A reality check for sexy summer read

Robin Poedel with this summer’s hot read, “50 Shades of Grey” and her collection of stuffed microbes used in teaching about various venereal diseases such as Chlamydia, syphilis, herpes, gonorrhea and HPV. (Photos by Peter Jakubowski)

Robin Poedel wasn’t too surprised when students in her class got into a discussion about this year’s hot new novel, E.L. James’ “Fifty Shades of Grey.”

“It’s controversial and explicit, but it’s about sexual practices that are actually happening,” says Poedel, clinical assistant professor in the University of Wisconsin-Milwaukee’s College of Nursing.  “People are always curious about sex and sexual relationships, and this is the story of a relationship. It’s dark and weird, but we can learn about different types of behavior.”

It’s the kind of behaviors readers won’t find in the S&M-inspired romance novel that makes Poedel uncomfortable. The “Fifty Shades” trilogy refers briefly to condom use in a discussion of pregnancy prevention, but doesn’t touch on the topic of safe sex until long after the characters are in a relationship. In fact, the main characters don’t ask much  about their new partner’s previous sexual relationships until near the end of the first book. All of this worries Poedel, who teaches and researches on sexual behaviors and Sexually Transmitted Infections (STIs).

Robin Poedel in the classroom

The focus of the nursing class is on human sexuality and related topics such as sexually transmitted infections.

The class – Nursing 262 – where the discussion came up, focuses on human sexuality and covers topics like love, intimacy, sexual relationships, pregnancy, birth and variants of sexual expression, as well as STIs. The class also looks at sexual power in relationships, also a theme in the books.

Encouraging safe-sex practices gets even more difficult when books and films, from “Fifty Shades” to “9½ Weeks,” portray random sex without protection as acceptable, she says.

To her students in the College of Nursing and in her research on sexual health and STIs, Poedel remains honest and passionate about the importance of safe-sex education in both entertainment and health contexts.

Sexy media can entertain, educate

Like earlier erotic phenomena, the “Fifty Shades” books offer both teaching opportunities and concerns for nurses and educators. On the one hand, the books and earlier movies give insights into variations of sexual behavior and the role of sexual coercion in relationships.

“They are the types of works that both attract us and repulse us,” she says.

And though erotic novels aren’t meant to be sex education manuals, popular media does shape public views and ideas about sexual behavior.

“It’s easy to become desensitized,” says Poedel.

Desensitization can be dangerous, especially if it leads to misinformation.

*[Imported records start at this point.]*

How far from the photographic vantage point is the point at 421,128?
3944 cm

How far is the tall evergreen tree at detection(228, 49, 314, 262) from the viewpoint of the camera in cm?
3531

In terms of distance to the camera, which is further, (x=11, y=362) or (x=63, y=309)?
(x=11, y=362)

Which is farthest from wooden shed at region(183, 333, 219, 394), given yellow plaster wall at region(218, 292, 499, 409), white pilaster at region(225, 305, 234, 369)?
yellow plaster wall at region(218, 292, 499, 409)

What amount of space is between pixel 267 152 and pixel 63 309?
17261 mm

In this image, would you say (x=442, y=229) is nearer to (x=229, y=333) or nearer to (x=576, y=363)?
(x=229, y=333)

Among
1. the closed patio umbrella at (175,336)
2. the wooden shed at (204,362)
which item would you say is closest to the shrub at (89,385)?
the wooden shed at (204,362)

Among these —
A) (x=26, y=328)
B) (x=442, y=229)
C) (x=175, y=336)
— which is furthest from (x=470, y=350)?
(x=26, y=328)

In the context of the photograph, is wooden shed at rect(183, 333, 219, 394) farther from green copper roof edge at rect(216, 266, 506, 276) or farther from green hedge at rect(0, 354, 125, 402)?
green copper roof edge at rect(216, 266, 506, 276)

An example: the prevailing misconception that STIs like chlamydia and gonorrhea can be easily treated, or that HIV/AIDs is no longer a deadly disease. A new World Health Organization statement cautions that, around the globe, gonorrhea is becoming more and more resistant to antibiotics.

“People have this attitude that STIs are no big deal, and they can just get an antibiotic for it. That’s not true, and that’s nothing to laugh about.”

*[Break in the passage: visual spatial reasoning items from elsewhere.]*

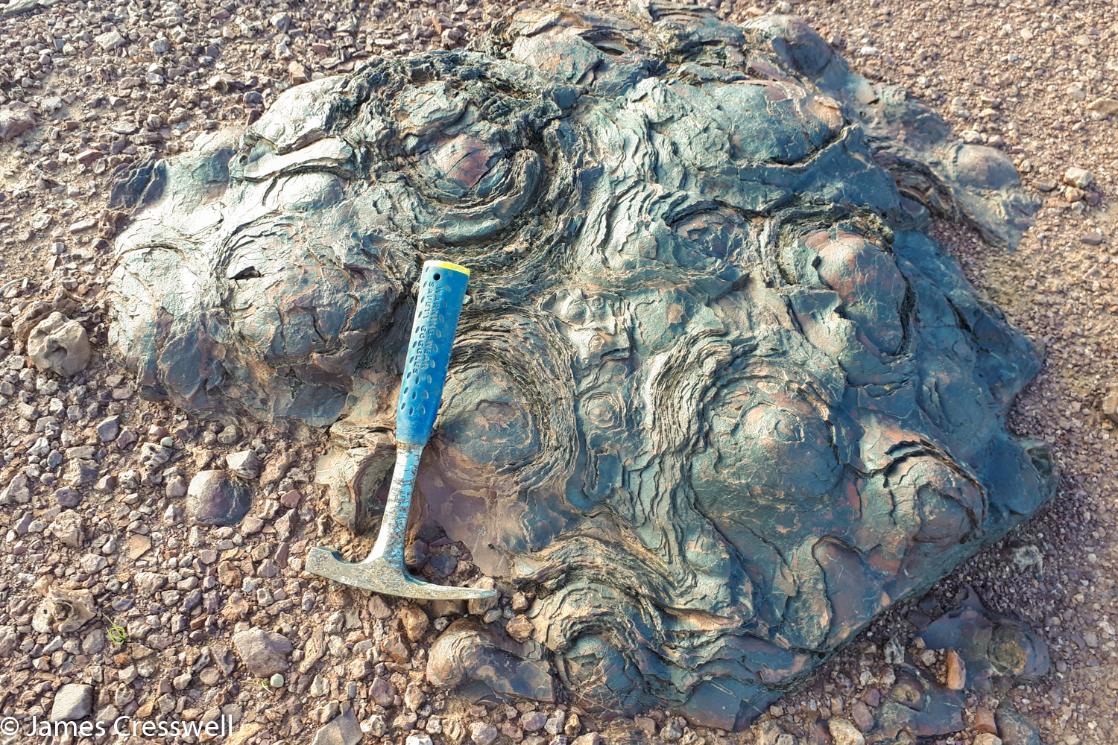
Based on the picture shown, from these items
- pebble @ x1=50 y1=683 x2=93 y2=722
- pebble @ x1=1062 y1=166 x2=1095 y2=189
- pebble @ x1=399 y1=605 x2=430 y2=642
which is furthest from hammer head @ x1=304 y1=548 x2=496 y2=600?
pebble @ x1=1062 y1=166 x2=1095 y2=189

While untreated STIs primarily affect young people, those who aren’t treated can face lifelong consequences. Untreated gonorrhea and chlamydia can result in infertility. Untreated syphilis can cause serious complications, particularly in babies born to women with the infection. The rates of STIs are also rising rapidly among older adults, 40-65, as they forgo safe-sex practices as the danger of pregnancy fades, according to research data.

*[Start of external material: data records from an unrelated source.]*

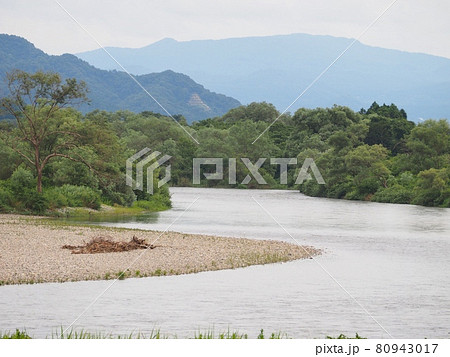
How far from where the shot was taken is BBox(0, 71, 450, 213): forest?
120 feet

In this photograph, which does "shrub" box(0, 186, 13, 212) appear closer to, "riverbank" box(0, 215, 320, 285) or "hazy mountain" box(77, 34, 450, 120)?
"riverbank" box(0, 215, 320, 285)

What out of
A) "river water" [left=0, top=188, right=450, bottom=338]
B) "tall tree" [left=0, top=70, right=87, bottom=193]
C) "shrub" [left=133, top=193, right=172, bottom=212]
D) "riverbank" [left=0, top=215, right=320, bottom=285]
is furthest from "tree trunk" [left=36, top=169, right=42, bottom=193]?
"river water" [left=0, top=188, right=450, bottom=338]

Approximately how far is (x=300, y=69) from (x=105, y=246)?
101 m

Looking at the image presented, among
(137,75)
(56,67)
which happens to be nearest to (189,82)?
(137,75)

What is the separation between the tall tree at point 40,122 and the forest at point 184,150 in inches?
2.1

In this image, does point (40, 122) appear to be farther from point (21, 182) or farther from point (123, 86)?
point (123, 86)

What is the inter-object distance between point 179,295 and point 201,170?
54041 mm

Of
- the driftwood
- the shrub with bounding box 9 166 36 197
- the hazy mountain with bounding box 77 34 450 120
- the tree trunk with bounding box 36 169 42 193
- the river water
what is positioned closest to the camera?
the river water

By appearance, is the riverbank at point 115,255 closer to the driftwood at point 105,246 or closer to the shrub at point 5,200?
the driftwood at point 105,246

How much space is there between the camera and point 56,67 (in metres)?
128

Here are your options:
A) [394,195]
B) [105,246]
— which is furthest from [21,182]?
[394,195]

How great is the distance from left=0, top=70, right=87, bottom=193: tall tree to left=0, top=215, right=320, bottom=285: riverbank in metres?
9.56

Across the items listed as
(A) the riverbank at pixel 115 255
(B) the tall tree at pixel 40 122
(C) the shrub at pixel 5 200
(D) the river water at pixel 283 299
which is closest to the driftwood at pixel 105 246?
(A) the riverbank at pixel 115 255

Diversity, honesty in sex ed is important

Education efforts can be challenging, and even some well-intentioned media efforts can backfire, says Poedel. One of the initial focuses of the reality show “Teen Mom,” for example, was to show the hardships teenagers face in trying to raise a baby. However, she notes, soon reports surfaced that teens were getting pregnant so they could try out for the show and become celebrities.

Abstinence-only sex education programs are also a factor in the approach to STIs, says Poedel.

“Abstinence is great and it’s the only 100 percent safe way to avoid contracting an STI, but we also have to empower our young people with the knowledge they need.”

Poedel says many of many of the young and sexually active don’t stop to think that when they have sex with someone, they’re also in intimate contact with everyone that person has ever had sex with.

“It can be very frustrating to try to get the word out to young people about safe sex practices. If we could find a way to make safe sex sexy, maybe we’d see some changes.”